I hope this helps OP. Please be sensitive.

This is a good way of looking at things.

My DD came home from uni with a badly swollen and painful knee. We've had an ultrasound done, booked physio and an MRI.

All before the GP appointment, still a week away.

Really brought home how privileged I am to be able to pay for these things.

CurlyGaelicGal · 08/04/2026 09:45

Sheldonsheher · 07/04/2026 23:43

I think people are being ridiculous. She never said she was in poverty or on the breadline. She’s not comparing to people in poverty. She just said she was average not privileged. She only makes 70 k plus 2 k a year gifts and a small contribution to house deposit. (The only thing that is privileged is the DD house.) Tbh the rest is not life changing she still has a life time of work to do . She’s not exactly part of the 1%.

Edited

The world isn't divided into the 1% and people who are average. OP is well above average in every single measure she has shared. She's in the top 10% of UK earners, she was given more than 10x the average contribution to a house deposit (and that's only considering people who received any help at all, not those who didn't get a parental contribution), and she's given several times more than the average financial gift a year. Saying that this is average is like saying the sky is green; verifiably factually untrue.
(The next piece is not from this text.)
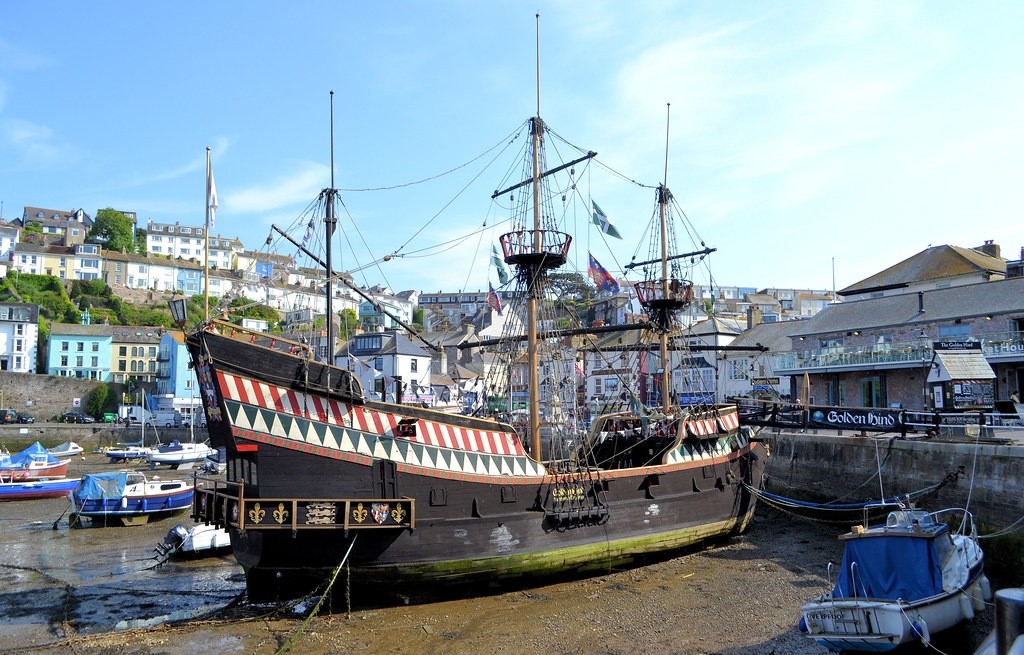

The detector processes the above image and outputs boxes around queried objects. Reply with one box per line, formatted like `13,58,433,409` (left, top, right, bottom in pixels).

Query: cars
61,411,95,424
15,412,35,425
CaptainMyCaptain · 08/04/2026 10:12

I agree.

I'd like to add I don't do most of the things on @MicDoyle's list and never have but I have a paid off mortgage and a teacher's pension so I regard myself as privileged in comparison to many people but not as privileged as the OP. Im my career as a teacher and in my volunteering at a Foodbank I met/meet people who are much worse off than me with no prospect of buying a house however hard they work. It's not even on their agenda.

Wayk · 08/04/2026 21:23

You are very privileged. I would be so grateful if my parents gave me any help but they were not in a position but I am very grateful I am mortgage free at a relatively young age from working hard and saving hard.